- Исходный текст
....

Опубликовано в журнале НЛО, номер 5, 2020
Сейчас имя Целана уже известно каждому русскому читателю, всерьез интересующемуся поэзией, но, когда я столкнулась с его стихами двадцать лет назад, для меня это было открытием. На тот момент уже существовали русские переводы Ольги Седаковой и как раз готовился к публикации первый сборник стихов в переводе Марка Белорусца, но эти переводы я прочла гораздо позднее, вместе с переводами Лилит Жданко-Френкель, которые мне очень нравятся; а впервые я узнала о нем на университетском курсе немецкого для иностранных абитуриентов в Берлине. Учитель прочитал вслух два-три стихотворения Целана, одним из них была «Фуга смерти». Это было невероятно — ни с чем подобным по мгновенной силе действия мне встречаться до тех пор не приходилось. Вероятно, повлияло и то, что стихи были по-немецки — на русском не было бы такого резкого ощущения близости в незнакомом.
У Целана есть особая дикция — похоронная торжественность и завораживающий ритм, особенно громко звучащие в «Фуге», и она, наверное, не в последнюю очередь благодаря им — самое известное его стихотворение. Но эта— опьяняющая — музыкальность сочетается у Целана с организующей всю конструкцию стихотворения трезвой мыслью. В первом прочтении, со слуха, это свойство может ускользнуть, но становится очевидным при тихом и медленном чтении на бумаге. Эта работа мысли, одновременно структурирующая синтаксис, строфы и фигуру стихотворения на листе, требует искать понимания, как работают этот язык и это мышление — на первый взгляд, энигматические (недаром оттолкнутые новизной этой поэзии критики называли ее герметичной), но и вызывающие чувство необходимости высказывания и его точности, выверенности. Целановские стихи открыты к возможностям ответных высказываний, комментариев, толкований. Поэтому так много литературоведческих книг и статей посвящено интерпретациям Целана, и поэтому так много философов и теоретиков литературы обращались к его поэзии в поиске импульса для мысли. Меня тоже привлекла в его поэзии главным образом ее открытость не просто для многообразия толкований, но и для выстраивания самих моделей понимания, а через понимание чужих пониманий и толкований — как будто отдаляющих сами стихи, но как раз в этих обходах, подходах делающих их достижимее — Целан стал для меня движущей силой в становлении собственного языка, как поэтического, так и исследовательского. После того как я прочла интерпретации Целана философами Филиппом Лаку-Лабартом и Жаком Деррида и в особенности компаративистами Петером Сонди и Вернером Хамахером, думать и писать о Целане стало уже не так немыслимо, хоть, может быть, и не менее невозможно, поскольку каждое приближение к нему оказывается и отталкиванием.

....

- Строки данных
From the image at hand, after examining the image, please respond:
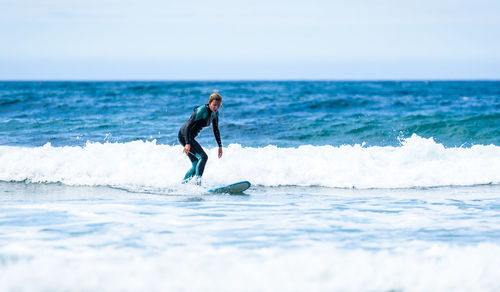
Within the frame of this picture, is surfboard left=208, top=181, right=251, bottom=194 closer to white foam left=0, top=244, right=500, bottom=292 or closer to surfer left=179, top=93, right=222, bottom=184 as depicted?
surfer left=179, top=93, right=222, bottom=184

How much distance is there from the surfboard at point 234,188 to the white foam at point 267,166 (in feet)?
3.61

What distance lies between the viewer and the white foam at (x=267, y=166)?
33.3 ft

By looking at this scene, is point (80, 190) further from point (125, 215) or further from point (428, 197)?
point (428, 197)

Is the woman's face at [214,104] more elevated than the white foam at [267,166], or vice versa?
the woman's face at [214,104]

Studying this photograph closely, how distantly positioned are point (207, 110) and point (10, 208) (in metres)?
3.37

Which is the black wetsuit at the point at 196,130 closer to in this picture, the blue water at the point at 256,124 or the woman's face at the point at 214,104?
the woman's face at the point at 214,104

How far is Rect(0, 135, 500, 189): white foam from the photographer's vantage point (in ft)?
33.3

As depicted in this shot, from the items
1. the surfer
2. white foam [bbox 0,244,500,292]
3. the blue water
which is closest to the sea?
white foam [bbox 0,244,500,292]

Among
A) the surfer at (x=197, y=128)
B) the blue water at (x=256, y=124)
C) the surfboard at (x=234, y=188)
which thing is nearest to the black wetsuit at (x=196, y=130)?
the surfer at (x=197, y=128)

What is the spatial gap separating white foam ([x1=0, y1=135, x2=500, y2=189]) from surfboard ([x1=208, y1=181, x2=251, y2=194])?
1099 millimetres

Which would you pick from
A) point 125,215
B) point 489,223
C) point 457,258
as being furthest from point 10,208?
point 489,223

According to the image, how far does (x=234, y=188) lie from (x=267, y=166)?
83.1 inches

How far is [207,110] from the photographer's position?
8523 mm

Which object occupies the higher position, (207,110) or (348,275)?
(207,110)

....

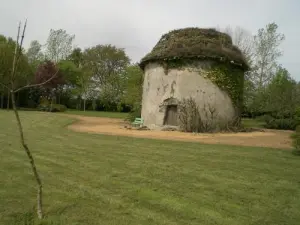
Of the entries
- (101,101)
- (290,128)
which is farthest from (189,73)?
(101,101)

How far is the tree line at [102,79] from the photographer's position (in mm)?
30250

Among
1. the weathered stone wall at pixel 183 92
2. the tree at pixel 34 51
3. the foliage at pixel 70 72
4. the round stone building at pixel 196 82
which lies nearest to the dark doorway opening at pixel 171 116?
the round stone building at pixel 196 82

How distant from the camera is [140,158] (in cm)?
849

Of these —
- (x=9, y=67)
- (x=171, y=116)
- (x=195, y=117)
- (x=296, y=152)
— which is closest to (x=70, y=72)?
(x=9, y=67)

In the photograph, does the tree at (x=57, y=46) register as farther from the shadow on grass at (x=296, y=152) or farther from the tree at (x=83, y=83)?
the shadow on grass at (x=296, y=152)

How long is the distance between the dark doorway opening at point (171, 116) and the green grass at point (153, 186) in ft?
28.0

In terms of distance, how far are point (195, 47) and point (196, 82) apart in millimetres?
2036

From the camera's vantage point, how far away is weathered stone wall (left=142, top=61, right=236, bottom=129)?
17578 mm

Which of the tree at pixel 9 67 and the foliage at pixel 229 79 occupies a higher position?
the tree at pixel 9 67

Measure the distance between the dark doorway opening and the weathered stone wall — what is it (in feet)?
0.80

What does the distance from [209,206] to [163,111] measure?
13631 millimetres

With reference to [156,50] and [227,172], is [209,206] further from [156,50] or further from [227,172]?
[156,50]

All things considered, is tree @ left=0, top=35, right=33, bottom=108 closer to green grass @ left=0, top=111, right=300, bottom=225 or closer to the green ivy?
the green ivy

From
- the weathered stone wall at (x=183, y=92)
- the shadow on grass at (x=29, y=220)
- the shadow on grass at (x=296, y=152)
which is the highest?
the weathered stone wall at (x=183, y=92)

....

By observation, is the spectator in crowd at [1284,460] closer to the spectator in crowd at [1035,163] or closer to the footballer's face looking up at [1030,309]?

....

- Ваши задания
[1] Ответьте на вопросы по тексту о Целане:
(a) На каком курсе и в каком городе произошло первое знакомство с Целаном, описанное в тексте?
(b) Какое стихотворение Целана названо самым известным?
(c) Какими словами называли поэзию Целана критики, оттолкнутые ее новизной?
[2] Перепишите из текста о Целане всё, от слов «Опубликовано в журнале» вниз до слов «близости в незнакомом.» включительно.
[3] Продолжите текст о Целане, начав сразу после его последнего предложения.

- Ответы к заданиям
[1]
(a) На университетском курсе немецкого для иностранных абитуриентов в Берлине.
(b) «Фуга смерти».
(c) Герметичной.

[2]
Опубликовано в журнале НЛО, номер 5, 2020
Сейчас имя Целана уже известно каждому русскому читателю, всерьез интересующемуся поэзией, но, когда я столкнулась с его стихами двадцать лет назад, для меня это было открытием. На тот момент уже существовали русские переводы Ольги Седаковой и как раз готовился к публикации первый сборник стихов в переводе Марка Белорусца, но эти переводы я прочла гораздо позднее, вместе с переводами Лилит Жданко-Френкель, которые мне очень нравятся; а впервые я узнала о нем на университетском курсе немецкого для иностранных абитуриентов в Берлине. Учитель прочитал вслух два-три стихотворения Целана, одним из них была «Фуга смерти». Это было невероятно — ни с чем подобным по мгновенной силе действия мне встречаться до тех пор не приходилось. Вероятно, повлияло и то, что стихи были по-немецки — на русском не было бы такого резкого ощущения близости в незнакомом.

[3]
Из того же исходного импульса — стремления понять — выросло для меня и желание заняться переводом стихов Целана, поскольку перевод позволяет погружаться в текст глубже. Первые переводы я сделала в конце девяностых— начале двухтысячных, поначалу они были просто пробой, попыткой нащупать язык, позволивший бы мне перенести Целана на свою территорию. Многое я тогда делала вслепую, пассивно поддаваясь и чужой речи, и своей. Проводником в Целана для меня был Мандельштам — поэт, с которым сам Целан чувствовал близость, даже называл его «братом», и которому посвятил книгу «Die Niemandsrose», «Роза никому», где несколько раз обращается к нему по имени. В детстве и юности для меня, как для многих поэтов моего поколения, Мандельштам был ориентиром, учителем, точкой отсчета, и это, конечно, сразу стало «шибболетом», паролем входа в целановский язык. Целан переводил Мандельштама на немецкий, и поэтому переводить его на русский в ответ казалось интуитивно правильно. Я перевела «Розу никому» целиком, а прочитав поэтологическое эссе «Меридиан», в котором Целан определяет свою поэзию как «встречу с другим», перевела и его тоже, думая, что в нем должен содержаться ключ к диалогу, открытости Целана к собеседнику. Это, как потом я узнала, читая исследования, довольно частый ход мысли — и необязательно всякий раз плодотворный, потому что он может быть искушением свести чтение всех стихов Целана к поиску цитат и адресатов (отчасти это же можно сказать и о судьбе исследований Мандельштама, когда они не идут дальше идентификации цитат и аллюзий).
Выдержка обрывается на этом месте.